▸ Enunciado: Según el texto sobre la herencia inagotable, ¿a través de quién nos habla siempre Dios?

▸ Texto proporcionado:

+ + + + + + +

Hacia la herencia inagotable
ECLESALIA, 27/04/16.- uando palpa uno su perdición y recapacita sobre ella, aún tiene un último recurso de salvación eterna: la esperanza en Dios acogedor (Lc 15,16-20 y 23,39-43). Parece que sería sensato alimentar esa esperanza a lo largo de la vida, aunque sólo fuere “la del por si acaso” (Ver mi escrito “Insospechable Magnitud de la Respuesta Divina”), procediendo en el día a día de acuerdo sólo con su palabra.
“Sólo con su palabra”, porque es de Él de quien se espera la salvación y no de ninguno otro. Esto lo creo diáfano y asequible a todos. Lo dificultoso para muchos es discernir con seguridad la palabra auténtica de Dios. Porque Él nos habla siempre a través de emisarios, y porque es escurridiza la garantía de disponer de esa condición todos los que se nos presentan como tales y, más aun, la de gozar de ella en todo lo que trasmiten como palabra divina.
En concreto: grande ha sido la cantidad de palabras condicionantes de la salvación eterna, que la propia Iglesia Católica ha catequizado durante siglos equivocadamente como divinas, entremezcladas con la que en verdad lo era. Lo certifica la poda que ella misma ha hecho desde Pío XII a nuestros días. Siempre sin alharaca o, a lo sumo, envuelta en muy razonable justificación. Pero así no se evita que se trate de aboliciones o revocaciones; sino que sólo se muestra la conveniencia de realizarlas.

+ + + + + + +

▸ Registros listados:

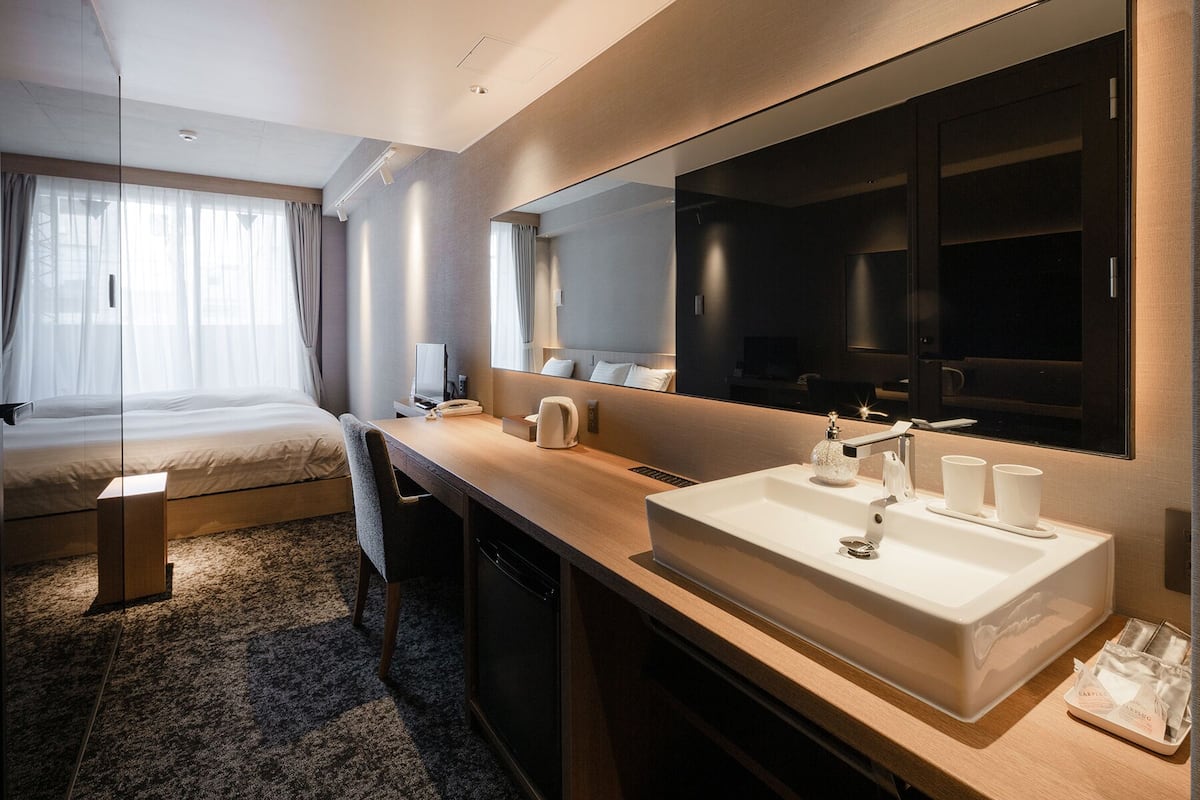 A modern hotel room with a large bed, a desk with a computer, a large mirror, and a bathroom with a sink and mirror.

+ + + + + + +

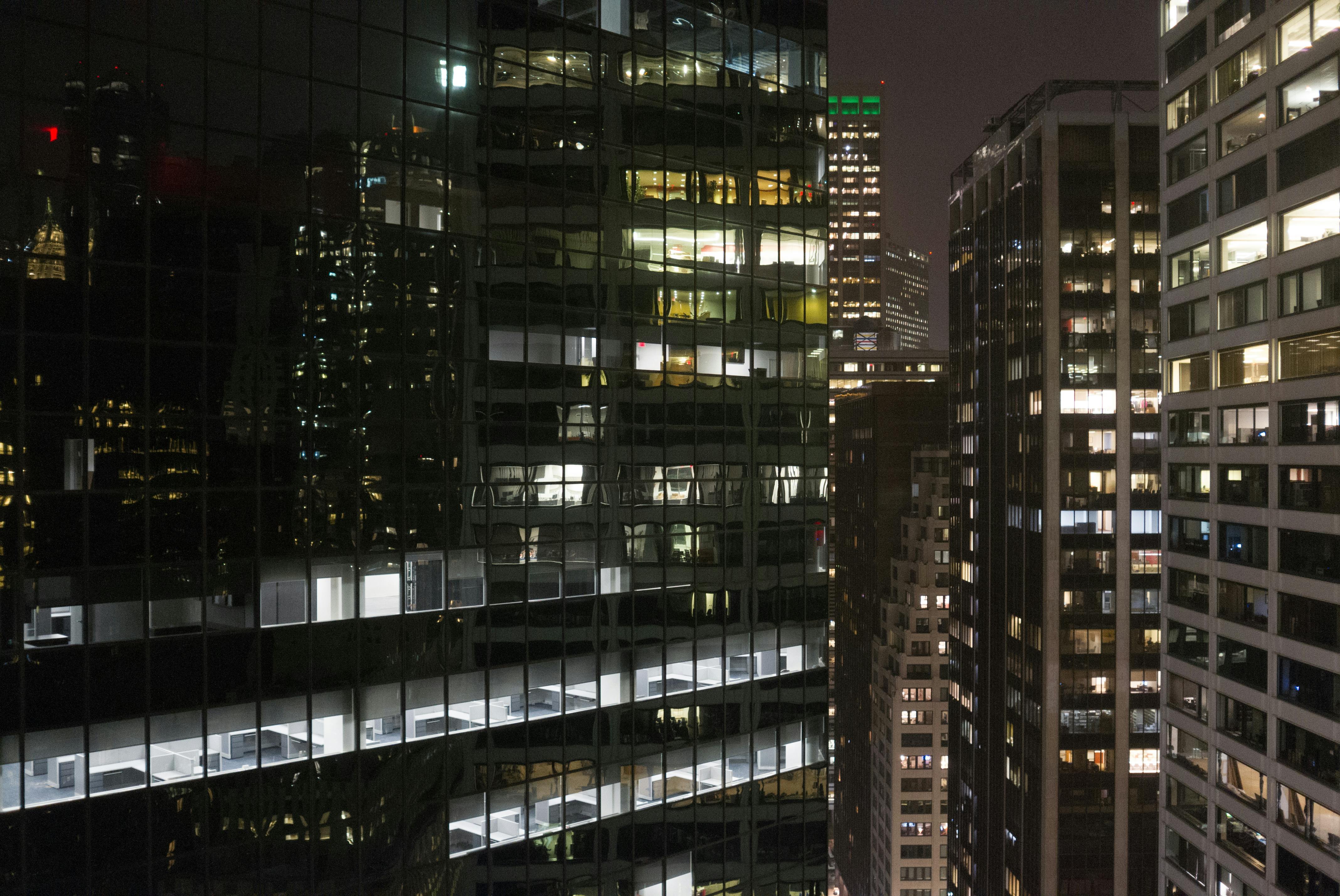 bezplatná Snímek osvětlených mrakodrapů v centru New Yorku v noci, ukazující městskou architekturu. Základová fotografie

+ + + + + + +

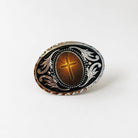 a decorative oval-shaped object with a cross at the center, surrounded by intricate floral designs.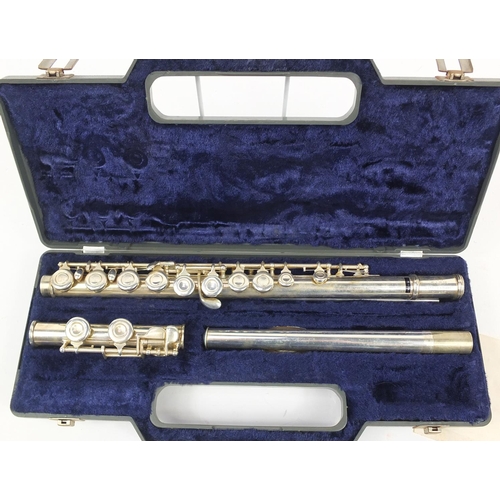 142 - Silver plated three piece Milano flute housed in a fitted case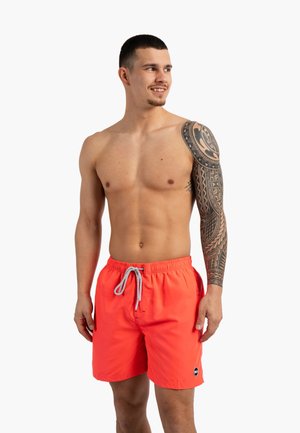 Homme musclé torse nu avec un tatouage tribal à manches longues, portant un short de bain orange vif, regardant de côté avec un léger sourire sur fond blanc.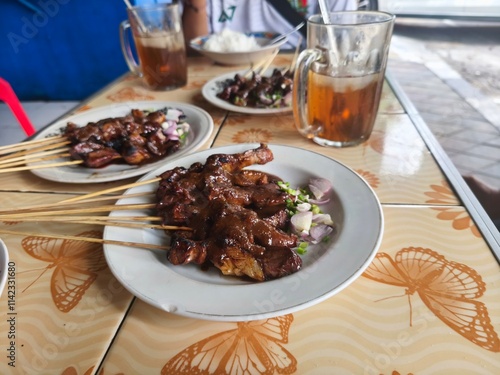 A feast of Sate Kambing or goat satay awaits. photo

+ + + + + + +

▸ Solución: A través de emisarios.